-- Start of DATASET ENTRIES --
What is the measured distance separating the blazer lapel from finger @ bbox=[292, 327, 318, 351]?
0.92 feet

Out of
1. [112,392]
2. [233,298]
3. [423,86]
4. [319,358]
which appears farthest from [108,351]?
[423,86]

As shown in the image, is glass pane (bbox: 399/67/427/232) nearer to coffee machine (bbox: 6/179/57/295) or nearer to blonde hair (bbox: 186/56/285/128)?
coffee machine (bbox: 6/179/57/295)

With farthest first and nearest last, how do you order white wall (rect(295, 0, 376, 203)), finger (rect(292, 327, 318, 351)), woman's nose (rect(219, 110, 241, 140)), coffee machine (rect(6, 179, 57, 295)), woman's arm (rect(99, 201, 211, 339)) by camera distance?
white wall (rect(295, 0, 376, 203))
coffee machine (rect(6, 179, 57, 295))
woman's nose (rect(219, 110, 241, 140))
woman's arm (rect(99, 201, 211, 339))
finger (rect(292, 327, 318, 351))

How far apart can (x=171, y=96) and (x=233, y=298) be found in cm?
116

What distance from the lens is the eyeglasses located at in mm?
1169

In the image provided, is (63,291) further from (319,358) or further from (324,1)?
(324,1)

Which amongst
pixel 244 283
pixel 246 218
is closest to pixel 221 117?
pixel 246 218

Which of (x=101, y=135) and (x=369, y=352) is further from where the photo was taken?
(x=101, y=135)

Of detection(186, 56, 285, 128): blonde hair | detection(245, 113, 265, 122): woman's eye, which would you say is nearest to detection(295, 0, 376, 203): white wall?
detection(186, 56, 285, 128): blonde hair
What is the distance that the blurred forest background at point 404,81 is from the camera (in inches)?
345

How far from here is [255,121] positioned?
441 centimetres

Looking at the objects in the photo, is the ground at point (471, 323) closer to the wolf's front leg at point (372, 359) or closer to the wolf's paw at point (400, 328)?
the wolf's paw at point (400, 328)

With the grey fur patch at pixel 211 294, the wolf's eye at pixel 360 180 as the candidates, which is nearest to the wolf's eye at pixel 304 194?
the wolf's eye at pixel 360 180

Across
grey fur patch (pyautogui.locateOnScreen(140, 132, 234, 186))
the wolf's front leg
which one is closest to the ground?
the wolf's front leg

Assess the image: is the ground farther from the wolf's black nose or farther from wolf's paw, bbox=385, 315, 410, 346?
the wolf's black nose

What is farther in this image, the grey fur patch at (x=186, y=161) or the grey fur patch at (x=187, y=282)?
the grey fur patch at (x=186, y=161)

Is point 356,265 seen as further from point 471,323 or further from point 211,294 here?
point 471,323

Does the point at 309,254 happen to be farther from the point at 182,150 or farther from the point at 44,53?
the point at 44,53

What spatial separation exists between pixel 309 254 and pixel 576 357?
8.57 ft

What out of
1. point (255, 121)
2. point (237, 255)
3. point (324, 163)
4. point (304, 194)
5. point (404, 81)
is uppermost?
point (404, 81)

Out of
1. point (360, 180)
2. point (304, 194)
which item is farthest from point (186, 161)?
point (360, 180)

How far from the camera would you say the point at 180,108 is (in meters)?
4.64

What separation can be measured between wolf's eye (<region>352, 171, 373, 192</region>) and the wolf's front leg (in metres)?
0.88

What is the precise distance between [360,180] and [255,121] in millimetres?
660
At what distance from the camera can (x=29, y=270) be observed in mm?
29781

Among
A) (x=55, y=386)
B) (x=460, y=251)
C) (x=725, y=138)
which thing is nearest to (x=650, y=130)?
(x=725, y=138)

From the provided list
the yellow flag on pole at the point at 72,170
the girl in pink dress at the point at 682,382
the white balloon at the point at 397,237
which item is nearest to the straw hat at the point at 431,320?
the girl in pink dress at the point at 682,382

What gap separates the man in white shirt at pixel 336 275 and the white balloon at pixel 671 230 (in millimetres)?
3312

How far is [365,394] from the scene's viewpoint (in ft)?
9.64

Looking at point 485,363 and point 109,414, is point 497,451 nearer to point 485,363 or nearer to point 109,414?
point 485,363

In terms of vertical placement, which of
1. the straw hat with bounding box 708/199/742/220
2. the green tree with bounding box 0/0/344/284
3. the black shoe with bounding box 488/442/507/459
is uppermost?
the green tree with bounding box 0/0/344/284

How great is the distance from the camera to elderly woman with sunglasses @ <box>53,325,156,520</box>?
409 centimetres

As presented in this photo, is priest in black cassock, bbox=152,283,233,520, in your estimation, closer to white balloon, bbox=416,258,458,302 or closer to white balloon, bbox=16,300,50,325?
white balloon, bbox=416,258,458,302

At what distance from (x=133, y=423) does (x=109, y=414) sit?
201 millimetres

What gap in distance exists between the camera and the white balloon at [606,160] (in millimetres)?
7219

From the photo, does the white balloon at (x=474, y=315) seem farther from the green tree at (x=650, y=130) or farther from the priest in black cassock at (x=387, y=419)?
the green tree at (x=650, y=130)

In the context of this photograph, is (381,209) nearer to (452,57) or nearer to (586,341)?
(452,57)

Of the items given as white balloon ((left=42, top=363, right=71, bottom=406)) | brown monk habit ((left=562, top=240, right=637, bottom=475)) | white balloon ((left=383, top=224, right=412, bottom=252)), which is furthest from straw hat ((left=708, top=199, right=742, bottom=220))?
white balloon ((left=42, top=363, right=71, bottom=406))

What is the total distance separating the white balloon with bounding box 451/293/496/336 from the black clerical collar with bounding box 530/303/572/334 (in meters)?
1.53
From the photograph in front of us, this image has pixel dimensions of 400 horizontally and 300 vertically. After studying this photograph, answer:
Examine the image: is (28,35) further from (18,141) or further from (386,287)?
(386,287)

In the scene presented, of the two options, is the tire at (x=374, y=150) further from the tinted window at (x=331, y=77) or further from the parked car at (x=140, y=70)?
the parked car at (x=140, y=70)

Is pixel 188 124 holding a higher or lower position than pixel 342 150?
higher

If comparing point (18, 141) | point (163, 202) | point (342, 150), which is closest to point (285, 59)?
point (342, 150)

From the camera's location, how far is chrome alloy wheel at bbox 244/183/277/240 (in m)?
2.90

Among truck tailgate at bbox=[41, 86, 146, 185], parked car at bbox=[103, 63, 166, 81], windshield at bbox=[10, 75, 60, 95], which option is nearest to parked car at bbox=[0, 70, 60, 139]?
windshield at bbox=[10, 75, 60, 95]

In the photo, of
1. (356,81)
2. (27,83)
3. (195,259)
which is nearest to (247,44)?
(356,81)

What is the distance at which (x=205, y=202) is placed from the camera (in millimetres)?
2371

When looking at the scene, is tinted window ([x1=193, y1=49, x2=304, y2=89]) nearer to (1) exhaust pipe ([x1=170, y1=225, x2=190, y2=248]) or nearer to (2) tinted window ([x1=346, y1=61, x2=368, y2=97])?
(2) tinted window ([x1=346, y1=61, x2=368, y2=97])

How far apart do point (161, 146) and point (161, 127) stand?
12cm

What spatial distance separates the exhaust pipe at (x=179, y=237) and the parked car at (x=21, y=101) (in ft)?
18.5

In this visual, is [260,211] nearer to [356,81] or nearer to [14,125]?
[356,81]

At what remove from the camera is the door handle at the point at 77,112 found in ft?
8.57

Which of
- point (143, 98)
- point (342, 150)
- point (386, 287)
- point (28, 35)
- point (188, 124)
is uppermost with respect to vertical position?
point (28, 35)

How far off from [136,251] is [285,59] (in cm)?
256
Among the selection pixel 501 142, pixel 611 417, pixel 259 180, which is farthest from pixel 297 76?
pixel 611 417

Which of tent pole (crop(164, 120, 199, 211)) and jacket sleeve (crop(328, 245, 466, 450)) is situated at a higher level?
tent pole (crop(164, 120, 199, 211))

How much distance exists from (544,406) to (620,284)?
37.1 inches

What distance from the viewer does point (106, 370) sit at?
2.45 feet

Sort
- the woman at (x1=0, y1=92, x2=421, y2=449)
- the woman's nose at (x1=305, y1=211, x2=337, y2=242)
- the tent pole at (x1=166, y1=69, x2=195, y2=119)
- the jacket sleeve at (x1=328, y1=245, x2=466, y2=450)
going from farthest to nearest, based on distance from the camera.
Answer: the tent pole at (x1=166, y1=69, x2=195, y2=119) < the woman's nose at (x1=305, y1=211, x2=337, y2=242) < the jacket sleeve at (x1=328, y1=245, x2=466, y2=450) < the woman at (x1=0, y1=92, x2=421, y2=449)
-- End of DATASET ENTRIES --
GIVEN EXERCISE
Beginning with the line that contains "Which of tent", repeat every line through the end of the records and nothing more.

EXERCISE RESULT
Which of tent pole (crop(164, 120, 199, 211)) and jacket sleeve (crop(328, 245, 466, 450)) is situated at a higher level?
tent pole (crop(164, 120, 199, 211))

How much distance exists from (544,406) to (620,284)?
37.1 inches

What distance from the viewer does point (106, 370) sit at?
2.45 feet

Sort
- the woman at (x1=0, y1=92, x2=421, y2=449)
- the woman's nose at (x1=305, y1=211, x2=337, y2=242)
- the tent pole at (x1=166, y1=69, x2=195, y2=119)
- the jacket sleeve at (x1=328, y1=245, x2=466, y2=450)
going from farthest to nearest, based on distance from the camera.
Answer: the tent pole at (x1=166, y1=69, x2=195, y2=119) < the woman's nose at (x1=305, y1=211, x2=337, y2=242) < the jacket sleeve at (x1=328, y1=245, x2=466, y2=450) < the woman at (x1=0, y1=92, x2=421, y2=449)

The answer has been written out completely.